Cinema, Aspirina & Urubus

Quando o Nordeste chega ao cinema brasileiro, você já sabe bem o que vai encontrar: cangaceiros, miséria, fome e alguns elementos e personagens clássicos do folclore e da cultura da região, que deixam tudo mais palatável. Nordeste é sinônimo de sertão, de denúncia, de engajamento social. É bem triste ver como a pobreza da região se transforma numa absoluta pobreza temática. O sertão e suas mazelas são um buraco negro do qual ninguém é capaz de evitar. Nos últimos tempos, alguns cineastas nordestinos, que poucas vezes têm boas chances de fazer um longa-metragem e de ganhar uma boa distribuição no país, tentam mudar essa história.

Cláudio Assis, com toda sua arrogância primária, já tinha mudado o foco da denúncia ao se enveredar pela miséria da metrópole em Amarelo Manga (2003). Neste ano, Sérgio Machado deixou o denuncismo de lado para apostar num cinema urbano, factual, bem longe dos estereótipos caros ao homem nordestino no belo Cidade Baixa. No ainda inédito Árido Movie, Lírio Ferreira inverte o caminho do nordestino: sai da cidade grande para o sertão de hoje: sexy, marginal e maconheiro. Todos, de uma forma ou outra, negam uma espécie de tradição rústica do cinema nordestino. É – e não é – o caso do mais bem-sucedido deles.

A primeira vez que eu ouvi o título Cinema, Aspirina e Urubus, confesso que fiquei bastante desconfiado, mas bastam os primeiros dez minutos para saber que o longa de estréia do pernambucano Marcelo Gomes é um dos melhores filmes brasileiros dos últimos tempos. Primeiro, ao contrário de seus colegas, Marcelo não nega o sertão humilde, atrasado, exótico aos olhos de fora. A diferença é que o sertão não é personagem aqui. É cenário. Marcelo Gomes explora as particularidades com graça invejável, sem nunca espetacularizá-las, usando-as apenas como suporte para contar sua história. E fazia tempo que o cinema – brasileiro – não contava tão bem e de maneira tão simples uma história.

━━━━━━━━━━━━━━━━

* Enunciado *
No texto sobre o filme Cinema, Aspirina e Urubus, que papel o sertão tem no longa de Marcelo Gomes?

Entradas de um conjunto de dados:
━━━━━━━━━━━━━━━━

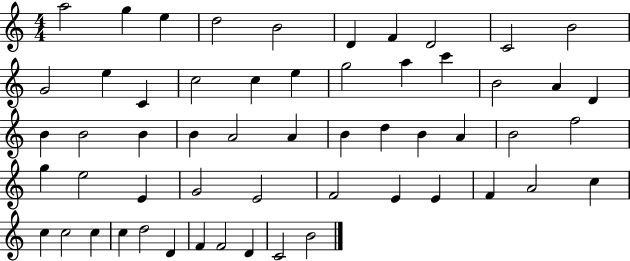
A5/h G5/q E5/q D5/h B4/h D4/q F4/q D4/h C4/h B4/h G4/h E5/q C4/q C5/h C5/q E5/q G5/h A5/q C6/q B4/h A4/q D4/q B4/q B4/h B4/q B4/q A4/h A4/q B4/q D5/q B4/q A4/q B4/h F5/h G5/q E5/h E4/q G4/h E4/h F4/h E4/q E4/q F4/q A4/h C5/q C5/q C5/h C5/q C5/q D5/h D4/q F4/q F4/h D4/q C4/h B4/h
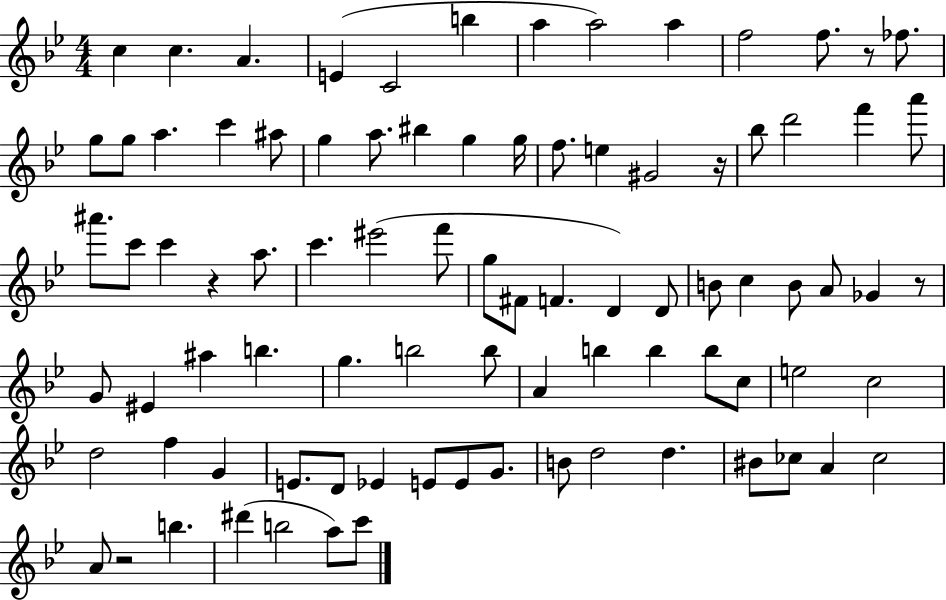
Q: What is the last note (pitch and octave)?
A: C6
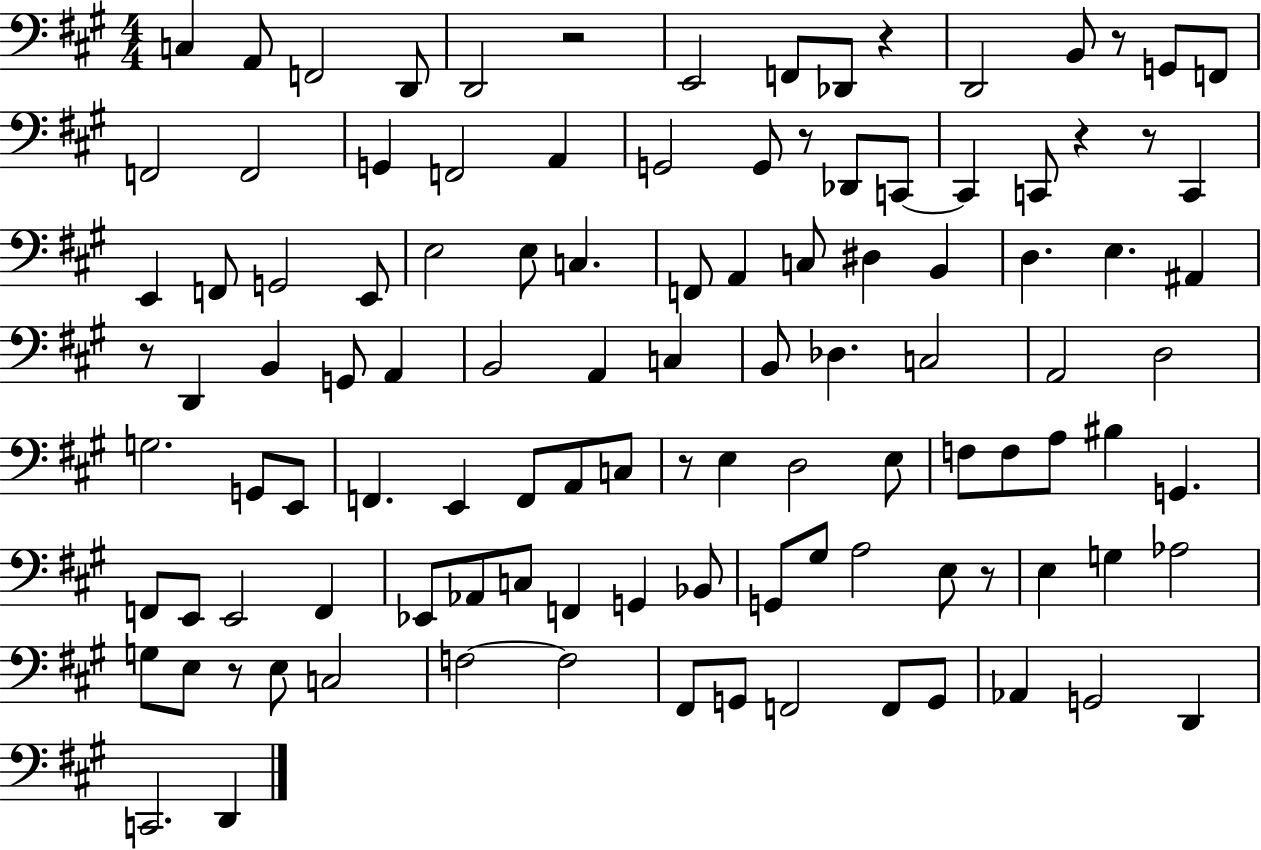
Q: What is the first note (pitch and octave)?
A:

━━━━━━━━━━━━━━━━

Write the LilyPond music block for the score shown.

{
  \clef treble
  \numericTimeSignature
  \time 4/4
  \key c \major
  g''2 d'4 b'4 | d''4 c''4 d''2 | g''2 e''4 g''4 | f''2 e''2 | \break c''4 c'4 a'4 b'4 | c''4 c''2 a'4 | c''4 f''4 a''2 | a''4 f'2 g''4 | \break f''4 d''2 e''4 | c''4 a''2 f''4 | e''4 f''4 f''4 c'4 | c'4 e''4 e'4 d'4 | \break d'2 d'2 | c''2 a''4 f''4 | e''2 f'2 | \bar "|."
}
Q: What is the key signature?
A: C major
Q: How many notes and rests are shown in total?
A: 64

━━━━━━━━━━━━━━━━

* Resposta *
O sertão não é personagem, é cenário.